17. Le rapporteur se demande s’il ne serait pas plus judicieux
de transformer la proposition d’amendement de la commission de la
culture, de la science et de l’éducation en une précision dans le
rapport explicatif au titre de l’article 7 du projet de protocole
additionnel.
18. Enfin, le rapporteur souhaite revenir sur la notion d’utilité
clinique traitée à l’article 6 du projet de protocole additionnel.
La notion d’utilité clinique est une notion tout à fait consacrée
dans la littérature de la génétique et les rédacteurs du projet
de protocole additionnel se sont référés avec beaucoup de minutie
au vocabulaire consacré. A cet effet, ils se sont appuyés sur différentes
sources telles que des lignes directrices de l’OCDE sur l’assurance
qualité des tests de génétique moléculaire
Note, sur des avis d’experts, ainsi que
sur des recommandations concernant les services génétiques élaborées
par la Société européenne de génétique humaine.
19. La notion d’utilité clinique est une notion double, c’est-à-dire
qu’elle aborde non seulement la dimension individuelle liée à la
situation du patient mais aussi la possibilité que les résultats
du test permettront d’agir sur le plan clinique (notamment sur le
plan de la prévention et du traitement). Or la notion d’indication
médicale, que la commission de la culture, de la science et de l’éducation
souhaite ajouter à l’article 6 du projet de protocole additionnel
(voir sa proposition d’amendement au paragraphe 8.2 du projet d’avis),
ne concerne que la dimension individuelle et est déjà comprise dans
la notion d’utilité clinique. Le rapport explicatif relatif à l’article
6 du projet de protocole additionnel définit d’ailleurs la notion
d’utilité clinique en incluant dans les critères la déterminant
la notion d’indication médicale (voir paragraphe 58 du rapport explicatif).

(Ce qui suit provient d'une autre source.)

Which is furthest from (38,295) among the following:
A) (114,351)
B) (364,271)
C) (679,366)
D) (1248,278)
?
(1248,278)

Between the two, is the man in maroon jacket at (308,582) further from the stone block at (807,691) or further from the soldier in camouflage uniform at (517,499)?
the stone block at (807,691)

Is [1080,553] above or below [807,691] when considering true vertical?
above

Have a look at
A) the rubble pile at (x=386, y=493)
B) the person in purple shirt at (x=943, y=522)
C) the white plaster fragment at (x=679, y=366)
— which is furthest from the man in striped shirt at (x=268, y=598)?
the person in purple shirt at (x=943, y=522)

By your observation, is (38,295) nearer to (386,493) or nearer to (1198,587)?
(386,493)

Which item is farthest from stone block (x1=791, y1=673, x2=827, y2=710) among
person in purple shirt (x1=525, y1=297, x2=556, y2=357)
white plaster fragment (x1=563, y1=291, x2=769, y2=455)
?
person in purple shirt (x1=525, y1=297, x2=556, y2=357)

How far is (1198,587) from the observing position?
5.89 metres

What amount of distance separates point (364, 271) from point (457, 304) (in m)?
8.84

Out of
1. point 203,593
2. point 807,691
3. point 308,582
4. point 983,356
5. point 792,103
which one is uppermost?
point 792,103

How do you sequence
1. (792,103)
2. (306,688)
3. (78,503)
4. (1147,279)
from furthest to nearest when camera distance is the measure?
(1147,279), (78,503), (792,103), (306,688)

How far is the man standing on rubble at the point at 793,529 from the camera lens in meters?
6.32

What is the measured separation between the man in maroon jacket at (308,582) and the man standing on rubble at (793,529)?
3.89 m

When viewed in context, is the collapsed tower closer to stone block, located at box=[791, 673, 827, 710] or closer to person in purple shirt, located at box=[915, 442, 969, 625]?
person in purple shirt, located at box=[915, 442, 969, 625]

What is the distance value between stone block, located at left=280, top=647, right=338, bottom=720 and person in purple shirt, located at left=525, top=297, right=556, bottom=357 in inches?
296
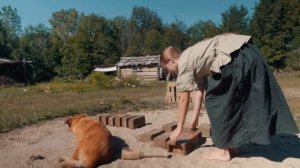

20. Le rapporteur en conclut que la proposition d’amendement contenue
dans le paragraphe 8.2 du projet d’avis présenté par la commission
de la culture, de la science et de l’éducation (énoncée en ces termes:
«à l’article 6, ajouter les mots “et l’indication médicale” après
les mots “test génétique”») est inutile.
Commission chargée du rapport: commission de la culture, de
la science et de l’éducation.
Commission saisie pour avis: commission des questions juridiques
et des droits de l’homme.
Renvoi en commission: Doc. 11440 et Renvoi no 3376 du 1er octobre
2007.
Avis approuvé par la commission le 22 janvier 2008.
Voir 8e séance, 24 janvier 2008
(adoption du projet d’avis amendé); et Avis n° 267.